Scientists have identified a brain circuit that helps us control voluntary breathing. This circuit establishes a link between the emotional and behavioral areas of the brain and the automatic breathing center located in the brainstem. These discoveries may provide a pathway for developing treatments to slow breathing in individuals experiencing anxiety, panic disorders, or PTSD, while also highlighting why intentional deep breathing is effective in mindfulness practices such as yoga.
Inhale deeply, exhale slowly. Isn’t it fascinating that we can calm ourselves by breathing more slowly? For generations, people have utilized slow breathing as a means of emotional regulation, with techniques like box breathing gaining traction through yoga and mindfulness. Despite this, scientific exploration into how our brain consciously governs breathing and its impact on our emotional state has been limited.
For the first time, researchers from the Salk Institute have pinpointed a precise brain circuit responsible for regulating voluntary breathing. In their study with mice, they discovered a cluster of neurons within the frontal cortex that connects to the brainstem, the region that manages essential functions like breathing. This link between the more advanced brain areas and the breathing center in the lower brainstem enables us to align our breathing with our emotions and actions.
The research, published in Nature Neuroscience on November 19, 2024, introduces a new set of neural cells and molecules that could be targeted with therapies aimed at controlling breathing during hyperventilation, as well as managing anxiety, panic, and PTSD.
“Our bodies naturally regulate through deep breaths, making it instinctive for us to match our breathing with our emotions — but we were unclear on how exactly this occurred in the brain,” stated Sung Han, senior author of the study and associate professor at Salk. “By identifying a specific brain mechanism that facilitates slower breathing, our findings offer a scientific basis for the beneficial effects associated with yoga and mindfulness in easing negative emotions.”
Linking emotional states and breathing patterns can be complex — when anxiety rises or falls, our breathing rate shifts accordingly. Though this relationship between emotional regulation and breathing seems evident, most prior research focused primarily on subconscious breathing processes controlled by the brainstem. Recent studies have begun to explore conscious mechanisms, yet no specific brain circuits had been identified before the Salk team’s investigation.
The researchers hypothesized that the frontal cortex, known for managing complex thoughts and actions, communicates with the medulla in the brainstem, which governs automatic breathing. To investigate this, they turned to a neural connectivity database followed by experiments to trace connections between these brain regions.
Initial experiments revealed a potentially new breathing circuit: neurons from an area in the frontal cortex known as the anterior cingulate cortex linked to an intermediary area in the pons, which then connected to the medulla underneath it.

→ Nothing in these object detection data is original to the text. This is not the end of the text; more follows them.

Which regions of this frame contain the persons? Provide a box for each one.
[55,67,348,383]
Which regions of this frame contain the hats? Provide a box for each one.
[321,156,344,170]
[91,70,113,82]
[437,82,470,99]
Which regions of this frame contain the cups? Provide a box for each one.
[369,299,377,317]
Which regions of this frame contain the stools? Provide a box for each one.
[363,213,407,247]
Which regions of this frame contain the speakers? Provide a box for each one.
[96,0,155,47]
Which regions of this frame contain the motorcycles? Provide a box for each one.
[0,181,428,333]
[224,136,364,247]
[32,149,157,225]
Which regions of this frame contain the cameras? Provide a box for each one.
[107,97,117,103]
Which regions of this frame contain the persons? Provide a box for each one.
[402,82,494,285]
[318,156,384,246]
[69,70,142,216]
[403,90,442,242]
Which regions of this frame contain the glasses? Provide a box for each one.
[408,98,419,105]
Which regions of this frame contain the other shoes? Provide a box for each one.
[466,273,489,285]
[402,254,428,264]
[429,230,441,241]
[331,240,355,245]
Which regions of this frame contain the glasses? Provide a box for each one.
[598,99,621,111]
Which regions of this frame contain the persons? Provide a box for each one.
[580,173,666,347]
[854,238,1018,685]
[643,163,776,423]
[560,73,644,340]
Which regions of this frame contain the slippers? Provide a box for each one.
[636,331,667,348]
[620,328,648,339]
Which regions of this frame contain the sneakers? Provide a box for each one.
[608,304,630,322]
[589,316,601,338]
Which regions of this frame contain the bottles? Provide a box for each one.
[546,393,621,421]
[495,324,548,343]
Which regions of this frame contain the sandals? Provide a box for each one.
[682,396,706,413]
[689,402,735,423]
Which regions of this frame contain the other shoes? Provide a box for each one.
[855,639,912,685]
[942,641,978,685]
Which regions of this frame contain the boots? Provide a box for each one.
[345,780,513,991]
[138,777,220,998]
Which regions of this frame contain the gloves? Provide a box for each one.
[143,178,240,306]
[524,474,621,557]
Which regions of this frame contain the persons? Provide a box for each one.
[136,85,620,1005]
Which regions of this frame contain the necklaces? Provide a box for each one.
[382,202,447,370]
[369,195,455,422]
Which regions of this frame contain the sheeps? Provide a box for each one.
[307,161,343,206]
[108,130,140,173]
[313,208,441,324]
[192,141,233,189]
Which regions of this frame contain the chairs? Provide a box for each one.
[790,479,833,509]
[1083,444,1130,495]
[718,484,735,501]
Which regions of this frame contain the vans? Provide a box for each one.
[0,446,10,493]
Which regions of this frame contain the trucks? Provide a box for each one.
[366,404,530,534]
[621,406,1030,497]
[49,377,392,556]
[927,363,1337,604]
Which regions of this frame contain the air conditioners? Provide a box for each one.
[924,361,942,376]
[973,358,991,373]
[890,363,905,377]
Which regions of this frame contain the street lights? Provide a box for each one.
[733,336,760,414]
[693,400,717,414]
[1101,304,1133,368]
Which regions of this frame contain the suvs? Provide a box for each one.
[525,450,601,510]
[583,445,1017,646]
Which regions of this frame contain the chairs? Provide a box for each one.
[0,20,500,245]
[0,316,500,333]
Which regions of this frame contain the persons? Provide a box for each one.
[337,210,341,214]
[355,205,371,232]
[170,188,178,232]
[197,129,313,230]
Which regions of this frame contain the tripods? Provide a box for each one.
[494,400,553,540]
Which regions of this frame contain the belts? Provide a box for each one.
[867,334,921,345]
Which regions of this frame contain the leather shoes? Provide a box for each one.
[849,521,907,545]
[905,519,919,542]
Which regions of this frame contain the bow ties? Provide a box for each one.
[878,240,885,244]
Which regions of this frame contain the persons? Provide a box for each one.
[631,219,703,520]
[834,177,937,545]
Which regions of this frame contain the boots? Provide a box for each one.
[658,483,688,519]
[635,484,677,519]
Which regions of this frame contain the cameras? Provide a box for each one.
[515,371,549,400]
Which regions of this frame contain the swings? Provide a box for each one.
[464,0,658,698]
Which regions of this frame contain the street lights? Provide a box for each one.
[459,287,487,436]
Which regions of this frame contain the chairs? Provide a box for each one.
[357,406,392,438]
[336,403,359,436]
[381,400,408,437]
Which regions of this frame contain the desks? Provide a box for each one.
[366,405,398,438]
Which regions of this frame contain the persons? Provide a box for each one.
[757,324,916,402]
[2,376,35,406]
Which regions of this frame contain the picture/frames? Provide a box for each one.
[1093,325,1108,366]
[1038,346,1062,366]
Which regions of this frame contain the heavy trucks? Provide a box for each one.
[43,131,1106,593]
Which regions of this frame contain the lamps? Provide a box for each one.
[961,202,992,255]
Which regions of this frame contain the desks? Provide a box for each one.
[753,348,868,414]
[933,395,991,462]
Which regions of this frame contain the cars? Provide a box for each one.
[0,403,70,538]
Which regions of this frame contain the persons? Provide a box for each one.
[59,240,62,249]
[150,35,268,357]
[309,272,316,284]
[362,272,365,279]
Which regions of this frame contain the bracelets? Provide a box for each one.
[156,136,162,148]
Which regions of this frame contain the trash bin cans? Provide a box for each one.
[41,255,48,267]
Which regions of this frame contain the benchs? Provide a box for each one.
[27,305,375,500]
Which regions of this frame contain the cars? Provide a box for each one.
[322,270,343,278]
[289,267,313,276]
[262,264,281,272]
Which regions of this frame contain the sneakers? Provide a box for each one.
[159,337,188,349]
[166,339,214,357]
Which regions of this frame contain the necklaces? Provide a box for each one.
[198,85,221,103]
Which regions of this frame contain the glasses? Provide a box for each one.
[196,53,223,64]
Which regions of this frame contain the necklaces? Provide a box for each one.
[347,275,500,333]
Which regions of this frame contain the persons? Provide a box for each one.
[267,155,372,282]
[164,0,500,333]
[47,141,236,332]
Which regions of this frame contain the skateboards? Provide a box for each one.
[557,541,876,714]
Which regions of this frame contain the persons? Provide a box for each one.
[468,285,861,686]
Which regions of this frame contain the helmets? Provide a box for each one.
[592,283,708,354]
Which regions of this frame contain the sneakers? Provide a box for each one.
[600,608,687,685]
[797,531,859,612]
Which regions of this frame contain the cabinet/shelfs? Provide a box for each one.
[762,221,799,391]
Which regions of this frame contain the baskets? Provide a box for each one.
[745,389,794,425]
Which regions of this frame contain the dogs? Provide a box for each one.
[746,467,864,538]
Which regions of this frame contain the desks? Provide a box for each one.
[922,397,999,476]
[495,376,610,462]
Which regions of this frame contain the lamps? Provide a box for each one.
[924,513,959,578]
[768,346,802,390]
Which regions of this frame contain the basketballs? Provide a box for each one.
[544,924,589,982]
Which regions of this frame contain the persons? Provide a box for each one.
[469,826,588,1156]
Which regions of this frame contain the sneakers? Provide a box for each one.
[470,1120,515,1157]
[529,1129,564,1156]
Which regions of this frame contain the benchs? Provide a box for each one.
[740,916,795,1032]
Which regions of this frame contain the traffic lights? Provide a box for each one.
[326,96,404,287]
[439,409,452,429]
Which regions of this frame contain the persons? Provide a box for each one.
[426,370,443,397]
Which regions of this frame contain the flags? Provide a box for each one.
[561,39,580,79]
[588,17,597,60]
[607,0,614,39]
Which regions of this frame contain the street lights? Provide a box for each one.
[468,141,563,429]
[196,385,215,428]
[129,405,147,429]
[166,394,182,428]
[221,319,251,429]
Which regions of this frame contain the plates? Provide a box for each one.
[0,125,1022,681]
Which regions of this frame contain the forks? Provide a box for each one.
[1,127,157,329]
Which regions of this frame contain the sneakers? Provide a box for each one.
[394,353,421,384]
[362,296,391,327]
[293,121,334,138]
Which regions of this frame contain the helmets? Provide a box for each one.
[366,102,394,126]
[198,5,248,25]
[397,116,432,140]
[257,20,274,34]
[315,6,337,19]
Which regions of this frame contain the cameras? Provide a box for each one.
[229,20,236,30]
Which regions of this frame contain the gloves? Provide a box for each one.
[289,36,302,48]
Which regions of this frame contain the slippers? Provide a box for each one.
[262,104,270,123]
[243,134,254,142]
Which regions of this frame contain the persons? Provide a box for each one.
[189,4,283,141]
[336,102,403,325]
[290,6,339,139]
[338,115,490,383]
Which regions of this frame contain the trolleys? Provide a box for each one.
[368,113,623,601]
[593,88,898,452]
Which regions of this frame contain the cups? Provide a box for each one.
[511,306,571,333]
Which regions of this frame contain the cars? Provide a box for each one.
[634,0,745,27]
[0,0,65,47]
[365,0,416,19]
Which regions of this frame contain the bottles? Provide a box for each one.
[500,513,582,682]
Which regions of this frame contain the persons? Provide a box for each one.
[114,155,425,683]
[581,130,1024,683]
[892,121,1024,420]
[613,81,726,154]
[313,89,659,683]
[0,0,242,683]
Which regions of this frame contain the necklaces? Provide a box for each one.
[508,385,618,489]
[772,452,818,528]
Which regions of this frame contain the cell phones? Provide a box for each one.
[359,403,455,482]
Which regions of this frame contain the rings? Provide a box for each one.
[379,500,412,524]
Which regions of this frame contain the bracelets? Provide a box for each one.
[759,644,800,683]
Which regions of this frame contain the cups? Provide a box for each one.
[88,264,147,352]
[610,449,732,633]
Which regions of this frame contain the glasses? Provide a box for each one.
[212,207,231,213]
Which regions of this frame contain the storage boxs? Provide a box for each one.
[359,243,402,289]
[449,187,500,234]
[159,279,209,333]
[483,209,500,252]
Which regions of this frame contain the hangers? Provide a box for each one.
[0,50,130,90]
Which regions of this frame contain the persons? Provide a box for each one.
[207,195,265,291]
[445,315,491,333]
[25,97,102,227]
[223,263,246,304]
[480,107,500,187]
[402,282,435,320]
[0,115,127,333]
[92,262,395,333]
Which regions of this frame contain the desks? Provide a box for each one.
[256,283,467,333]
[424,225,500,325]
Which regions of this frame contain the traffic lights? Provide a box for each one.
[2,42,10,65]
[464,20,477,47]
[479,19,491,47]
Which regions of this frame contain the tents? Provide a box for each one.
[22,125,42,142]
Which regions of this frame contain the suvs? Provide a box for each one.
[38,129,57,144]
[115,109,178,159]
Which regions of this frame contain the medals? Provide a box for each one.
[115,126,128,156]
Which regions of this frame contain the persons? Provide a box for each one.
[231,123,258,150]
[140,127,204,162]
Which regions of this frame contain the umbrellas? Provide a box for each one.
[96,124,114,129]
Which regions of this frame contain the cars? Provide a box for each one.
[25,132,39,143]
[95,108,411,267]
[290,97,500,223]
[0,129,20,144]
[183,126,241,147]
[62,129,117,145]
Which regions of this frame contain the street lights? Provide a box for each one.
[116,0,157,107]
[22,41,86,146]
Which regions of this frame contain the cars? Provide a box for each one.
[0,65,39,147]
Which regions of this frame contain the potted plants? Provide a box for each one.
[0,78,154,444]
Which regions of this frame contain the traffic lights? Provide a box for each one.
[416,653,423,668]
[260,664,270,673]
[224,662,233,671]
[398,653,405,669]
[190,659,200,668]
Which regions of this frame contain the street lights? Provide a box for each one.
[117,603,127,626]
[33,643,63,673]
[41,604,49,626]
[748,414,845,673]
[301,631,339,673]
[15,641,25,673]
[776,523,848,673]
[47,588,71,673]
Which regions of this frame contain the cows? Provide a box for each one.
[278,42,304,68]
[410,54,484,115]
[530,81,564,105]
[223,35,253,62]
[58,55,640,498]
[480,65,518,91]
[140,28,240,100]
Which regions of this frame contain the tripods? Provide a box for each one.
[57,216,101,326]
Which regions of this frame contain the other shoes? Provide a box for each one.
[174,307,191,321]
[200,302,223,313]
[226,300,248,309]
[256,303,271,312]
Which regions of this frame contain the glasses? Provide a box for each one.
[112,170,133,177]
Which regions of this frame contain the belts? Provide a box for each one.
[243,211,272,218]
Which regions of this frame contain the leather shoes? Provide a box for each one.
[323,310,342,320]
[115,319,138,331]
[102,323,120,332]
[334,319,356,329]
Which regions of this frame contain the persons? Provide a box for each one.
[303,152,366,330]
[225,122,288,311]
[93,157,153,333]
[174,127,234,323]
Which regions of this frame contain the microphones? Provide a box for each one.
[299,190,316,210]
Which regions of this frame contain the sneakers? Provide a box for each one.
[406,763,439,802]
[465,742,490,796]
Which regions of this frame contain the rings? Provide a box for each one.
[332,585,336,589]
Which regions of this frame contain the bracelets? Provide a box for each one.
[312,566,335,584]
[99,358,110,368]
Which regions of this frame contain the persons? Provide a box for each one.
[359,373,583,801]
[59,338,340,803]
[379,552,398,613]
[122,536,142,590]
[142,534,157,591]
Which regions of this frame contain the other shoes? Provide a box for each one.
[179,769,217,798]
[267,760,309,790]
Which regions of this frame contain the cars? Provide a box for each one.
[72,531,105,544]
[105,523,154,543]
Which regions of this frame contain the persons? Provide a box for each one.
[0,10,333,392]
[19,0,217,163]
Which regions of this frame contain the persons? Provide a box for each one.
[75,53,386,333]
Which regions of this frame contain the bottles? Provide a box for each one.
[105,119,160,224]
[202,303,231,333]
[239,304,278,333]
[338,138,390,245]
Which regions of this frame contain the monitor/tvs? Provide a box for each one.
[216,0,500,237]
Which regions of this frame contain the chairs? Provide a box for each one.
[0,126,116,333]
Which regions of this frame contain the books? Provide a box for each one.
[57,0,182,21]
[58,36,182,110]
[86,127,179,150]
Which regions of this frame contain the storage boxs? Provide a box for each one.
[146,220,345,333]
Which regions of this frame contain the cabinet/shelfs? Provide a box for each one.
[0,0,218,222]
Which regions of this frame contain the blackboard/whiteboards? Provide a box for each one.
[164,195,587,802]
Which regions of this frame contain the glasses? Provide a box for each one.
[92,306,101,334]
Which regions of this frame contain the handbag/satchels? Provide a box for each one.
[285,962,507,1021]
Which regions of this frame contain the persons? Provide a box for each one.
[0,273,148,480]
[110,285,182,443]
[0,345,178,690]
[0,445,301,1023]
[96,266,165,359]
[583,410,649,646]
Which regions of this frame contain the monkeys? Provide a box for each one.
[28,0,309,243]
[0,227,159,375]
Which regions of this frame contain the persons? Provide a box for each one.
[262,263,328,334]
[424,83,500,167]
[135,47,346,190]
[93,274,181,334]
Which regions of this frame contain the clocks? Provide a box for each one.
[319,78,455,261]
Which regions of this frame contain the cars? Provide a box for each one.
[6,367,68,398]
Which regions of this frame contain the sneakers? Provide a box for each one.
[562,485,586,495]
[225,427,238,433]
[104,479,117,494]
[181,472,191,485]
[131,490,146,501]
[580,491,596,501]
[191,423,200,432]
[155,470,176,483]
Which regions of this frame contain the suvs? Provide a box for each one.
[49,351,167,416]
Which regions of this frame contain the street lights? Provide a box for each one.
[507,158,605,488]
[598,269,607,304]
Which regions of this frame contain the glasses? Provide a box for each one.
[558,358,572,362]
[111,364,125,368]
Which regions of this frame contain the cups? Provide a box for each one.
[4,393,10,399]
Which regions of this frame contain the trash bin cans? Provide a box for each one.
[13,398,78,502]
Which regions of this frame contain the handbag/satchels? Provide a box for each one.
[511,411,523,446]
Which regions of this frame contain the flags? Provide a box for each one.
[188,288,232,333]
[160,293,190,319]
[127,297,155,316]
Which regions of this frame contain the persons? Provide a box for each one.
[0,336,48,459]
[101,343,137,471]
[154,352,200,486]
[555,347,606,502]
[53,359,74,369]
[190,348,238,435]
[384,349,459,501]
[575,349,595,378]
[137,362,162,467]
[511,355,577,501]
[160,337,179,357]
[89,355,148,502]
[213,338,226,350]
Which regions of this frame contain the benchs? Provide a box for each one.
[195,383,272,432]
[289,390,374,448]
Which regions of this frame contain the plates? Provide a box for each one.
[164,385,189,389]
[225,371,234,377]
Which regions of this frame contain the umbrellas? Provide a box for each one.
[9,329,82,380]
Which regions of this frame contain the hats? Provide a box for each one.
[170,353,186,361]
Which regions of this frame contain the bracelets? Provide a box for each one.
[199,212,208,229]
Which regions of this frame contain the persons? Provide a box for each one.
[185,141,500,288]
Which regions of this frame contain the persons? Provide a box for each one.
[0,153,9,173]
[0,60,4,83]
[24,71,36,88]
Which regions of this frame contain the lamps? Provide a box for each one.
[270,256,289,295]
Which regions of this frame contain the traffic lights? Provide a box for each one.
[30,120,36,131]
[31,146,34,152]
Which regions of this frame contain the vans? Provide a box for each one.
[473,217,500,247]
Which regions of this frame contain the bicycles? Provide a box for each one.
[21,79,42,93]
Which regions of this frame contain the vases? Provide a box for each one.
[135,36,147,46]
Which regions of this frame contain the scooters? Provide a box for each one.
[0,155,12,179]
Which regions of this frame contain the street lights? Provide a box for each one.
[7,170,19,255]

In addition to the physical connections, understanding the messaging between these areas is key. When the medulla is active, it prompts breathing to begin. However, signals from the pons can actually suppress activity in the medulla, resulting in slower breathing. The team posited that certain emotions and behaviors might prompt cortical neurons to stimulate the pons, thereby reducing activity in the medulla, leading to a decline in breath rates.
To validate this, researchers monitored brain activity in mice during instances that affect breathing, including actions like sniffing, swimming, and drinking, as well as during heightened fear and anxiety states. They also employed optogenetics to activate or deactivate specific parts of this brain circuit in various emotional contexts while observing the rodents’ breathing and behavior.
The results confirmed that activating the connection between the cortex and the pons led to slower, calmer breathing in mice, whereas anxiety-inducing situations diminished this communication, resulting in increased breath rates. Additionally, artificially stimulating this circuit caused their breath to slow down and significantly reduced anxiety signs. Conversely, disabling the circuit led to faster breathing and heightened anxiety.
Overall, the anterior cingulate cortex-pons-medulla circuit appears to facilitate the voluntary adjustment of breathing in response to emotional and behavioral states.
“These findings raise intriguing possibilities: could we create drugs that activate these neurons to manually control breathing or avert hyperventilation during panic attacks?” mused Jinho Jhang, the study’s lead author and a senior research associate in Han’s lab. “My sister, who has struggled with panic disorder for years, serves as my inspiration for these research pursuits.”
The researchers are set to delve deeper into this circuit to explore whether drugs could activate it, allowing for controlled breathing. They are also working on discovering the reverse circuit tied to rapid breaths, which they believe is also linked to emotions. They hope their results will lead to lasting solutions for individuals suffering from anxiety, stress, and panic disorders that motivate their dedication to this research.
“I envision using these findings to develop a ‘yoga pill,'” Han expressed. “While it may seem far-fetched and translating this research into a commercial treatment will take significant time, we now possess a targeted brain circuit that could inform the creation of therapies designed to rapidly calm breathing and induce a tranquil, meditative state.”
Other contributors to the study include Shijia Liu, Seahyung Park, and David O’Keefe from Salk.
This work received support from the Kavli Institute for Brain and Mind (IRGS 2020-1710).